WHAT THIS EXERCISE ASKS:
1/ In the bike path column, by what date must the envelope be mailed to the Runner to claim the prize?
2/ Reproduce the bike path column word for word from "You, yes you" to "a perennial favorite.".

Runner Features

Robins, trees and athletes challenge bike-riding adventurer

by EDDIE RUFF
Staff Writer



You, yes you are the lucky one! You’re our 1 millionth reader! You have won the tiny, pewter-like balancing bike previously only available with 75 skeet-ball tickets at the huge pizza place on Rosedale.
What a lucky devil.
And just in time for Christmas, too!
To claim your prize, speak “I am the winner” in loud, clear tones into a self-addressed stamped envelope and mail to the Runner by Nov. 16.
Congratulations again on your big win!
Now that you’ve won your prize, I’m sure you won’t mind reading this last installment of the “Bike Path Saga.” Next quarter, make sure and look for “Bike Path Episode I - The Prequel,” soon to be made into a direct-to-video motion picture. The pod racers navigating through the detour are sure to be a perennial favorite.
We last left me way out on the south end of the campus gazing across Camino Media at the Marketplace shopping center. The big cliffhanger had to do with whether or not I was going to cross, thus leaving the campus (and finishing the bike path story - I’m only allowed to write about campus events and features), or was I going to - heh heh heh - turn around and travel back from whence I had come, thus milking this column for all it’s worth. No, make that more than it’s worth. Heh heh heh.
Hold the phone! There’s a 10,000-square-foot buildable available across the street there! I need that! I’m perched on the edge of the curb... I’m leaning... I’m swaying... it might be all over... no! I turn around and go back, back to the bike path where I belong. It’s the fall of 1999; this must be the new CSUB bike path column. Bike path we must.
Now we’re headed back north. The regulations begin (resume?) immediately. Here’s the “bike path - no motor vehicles etc. - begin” sign. Here’s the over-regulatory “bike path closed from dusk to dawn” sign that has so many joggers up in arms. Yes, many an editorial has been, and will be, written on the dusk to dawn ban. We have not yet begun to fight. Give me bike path, or give me d-... well, let’s not overdo it.
Uh oh, here’s another “speed limit 20” sign. It’s bike discrimination right out of the gate here on the south side, too. I’m too tired to protest, however. We need rotating protestors, for when we forerunners get tired. “Forerunners,” how funny! It should, perhaps, be foreriders, but we are the Runners here at CSUB, after all, whether we are on a bike or not!
There’s some little flaws in the asphalt here. They have little white circles spray painted around them. It’s proof of extra-terrestrial visitation to our campus here. Probably between dusk and dawn. It’s all a big cover-up. That explains it.
Actually, they are more like potholes. There’s also some tread marks from tires here in the path. Down the center, there’s a solid yellow line. I ride on. Now it’s a dashed line. Onward. Now it’s gone. Nothing. If we get in a head-on crash now, it’s all our fault. You’d think, with all the over-regulation, there’d be a sign: “Do not ram into approaching bicycles/joggers, except between dusk and dawn, when they shouldn’t be here anyway.” Just an idea.

Stored data entries:
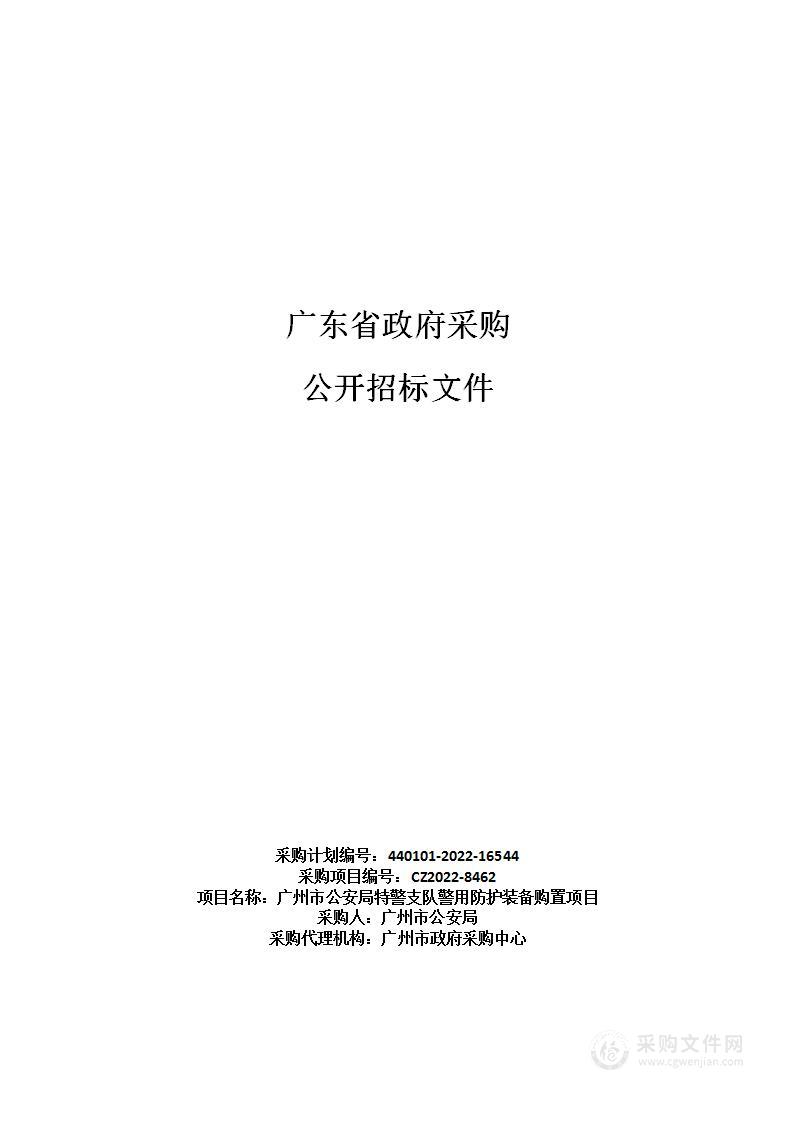 广东省政府采购

公开招标文件

采购计划编号：440101-2022-16544
采购项目编号：CZ2022-8462
项目名称：广州市公安局特警支队警用防护装备购置项目
采购人：广州市公安局
采购代理机构：广州市政府采购中心

采购文件网
www.cgwenjian.com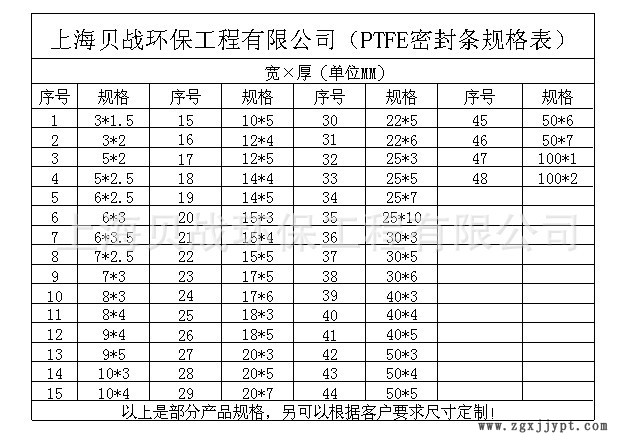 上海贝战环保工程有限公司（PTFE密封条规格表）

宽×厚（单位MM）

| 序号 | 规格 | 序号 | 规格 | 序号 | 规格 | 序号 | 规格 |
|---|---|---|---|---|---|---|---|
| 1 | 3*1.5 | 15 | 10*5 | 30 | 22*5 | 45 | 50*6 |
| 2 | 3*2 | 16 | 12*4 | 31 | 22*6 | 46 | 50*7 |
| 3 | 5*2 | 17 | 12*5 | 32 | 25*3 | 47 | 100*1 |
| 4 | 5*2.5 | 18 | 14*4 | 33 | 25*5 | 48 | 100*2 |
| 5 | 6*2.5 | 19 | 14*5 | 34 | 25*7 | | |
| 6 | 6*3 | 20 | 15*3 | 35 | 25*10 | | |
| 7 | 6*3.5 | 21 | 15*4 | 36 | 30*3 | | |
| 8 | 7*2.5 | 22 | 15*5 | 37 | 30*5 | | |
| 9 | 7*3 | 23 | 17*5 | 38 | 30*6 | | |
| 10 | 8*3 | 24 | 17*6 | 39 | 40*3 | | |
| 11 | 8*4 | 25 | 18*3 | 40 | 40*4 | | |
| 12 | 9*4 | 26 | 18*5 | 41 | 40*5 | | |
| 13 | 9*5 | 27 | 20*3 | 42 | 50*3 | | |
| 14 | 10*3 | 28 | 20*5 | 43 | 50*4 | | |
| 15 | 10*4 | 29 | 20*7 | 44 | 50*5 | | |

以上是部分产品规格，另可以根据客户要求尺寸定制！

上海贝战环保工程有限公司

www.zgxjjypt.com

YOUR RESPONSES:
1/ Nov. 16

2/
You, yes you are the lucky one! You’re our 1 millionth reader! You have won the tiny, pewter-like balancing bike previously only available with 75 skeet-ball tickets at the huge pizza place on Rosedale.
What a lucky devil.
And just in time for Christmas, too!
To claim your prize, speak “I am the winner” in loud, clear tones into a self-addressed stamped envelope and mail to the Runner by Nov. 16.
Congratulations again on your big win!
Now that you’ve won your prize, I’m sure you won’t mind reading this last installment of the “Bike Path Saga.” Next quarter, make sure and look for “Bike Path Episode I - The Prequel,” soon to be made into a direct-to-video motion picture. The pod racers navigating through the detour are sure to be a perennial favorite.